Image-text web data

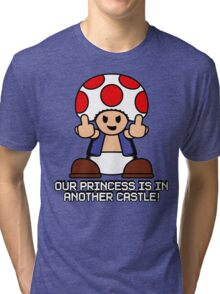 Our Princess Is In Another Castle Tri-blend T-Shirt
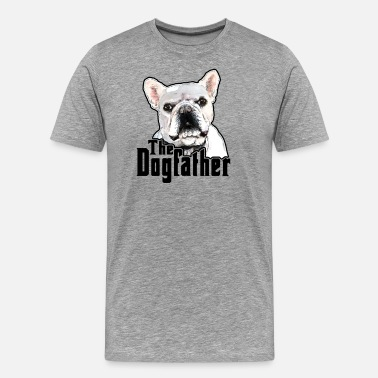 Not Good Enough The Dog Father Gift Ideas for Canine Lover Dad - Men's Premium T-Shirt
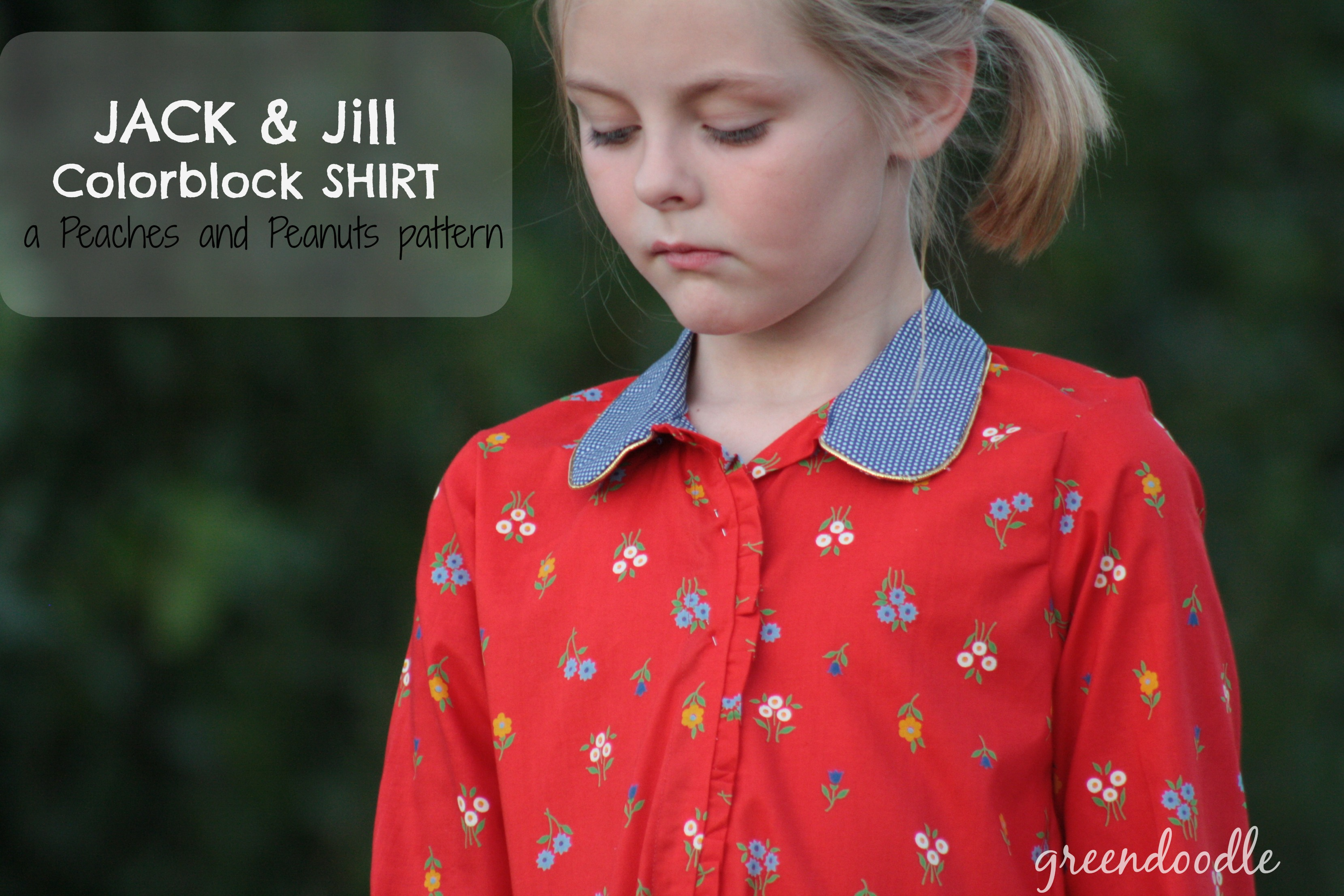 Peaches and Peanuts, Jack & Jill Shirt {sewn by: greendoodle}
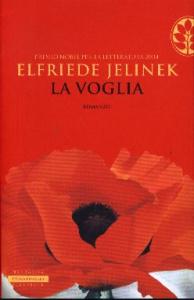 La voglia / Elfried Jelinek ; traduzione di Rossana Sarchielli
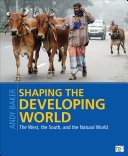 Shaping The Developing World The West The South And The Natural World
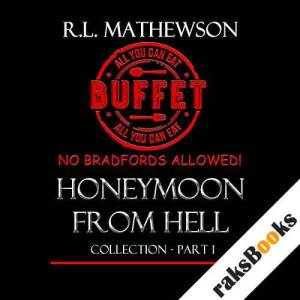 Honeymoon from Hell Collection Part I audiobook cover art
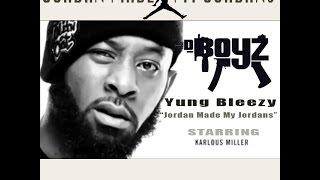 Yung Bleezy - Jordan Made My Jordans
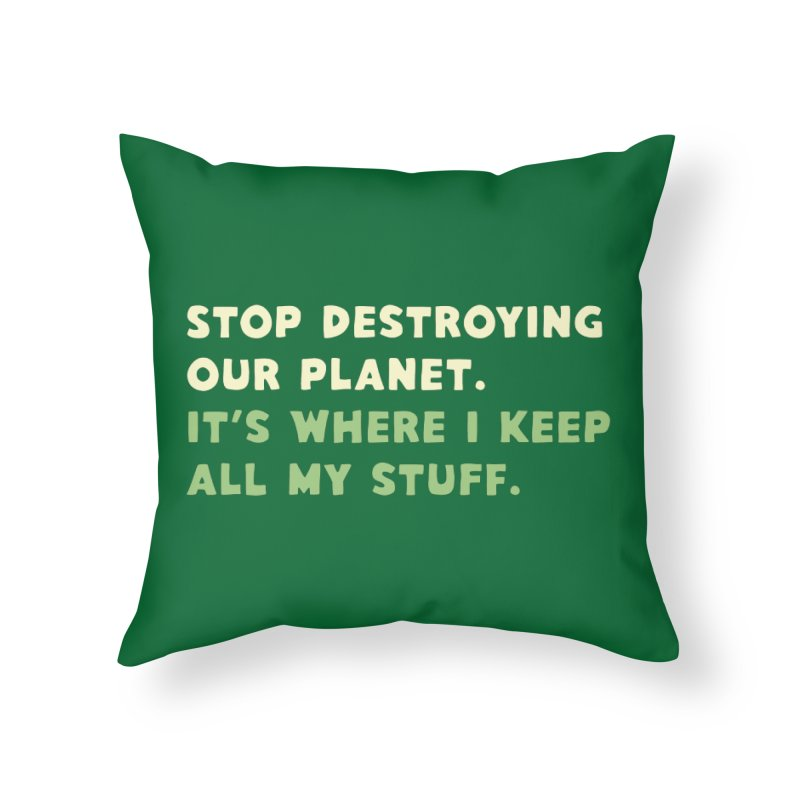 Stop destroying our planet. It's where I keep... Home Throw Pillow by Threadless Artist Shop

◆ WHAT YOU ARE ASKED TO DO ◆
Once the pictures are set aside, the remaining data must be transcribed exactly.

◆ EXERCISE OUTPUT ◆
 Our Princess Is In Another Castle Tri-blend T-Shirt
 Not Good Enough The Dog Father Gift Ideas for Canine Lover Dad - Men's Premium T-Shirt
 Peaches and Peanuts, Jack & Jill Shirt {sewn by: greendoodle}
 La voglia / Elfried Jelinek ; traduzione di Rossana Sarchielli
 Shaping The Developing World The West The South And The Natural World
 Honeymoon from Hell Collection Part I audiobook cover art
 Yung Bleezy - Jordan Made My Jordans
 Stop destroying our planet. It's where I keep... Home Throw Pillow by Threadless Artist Shop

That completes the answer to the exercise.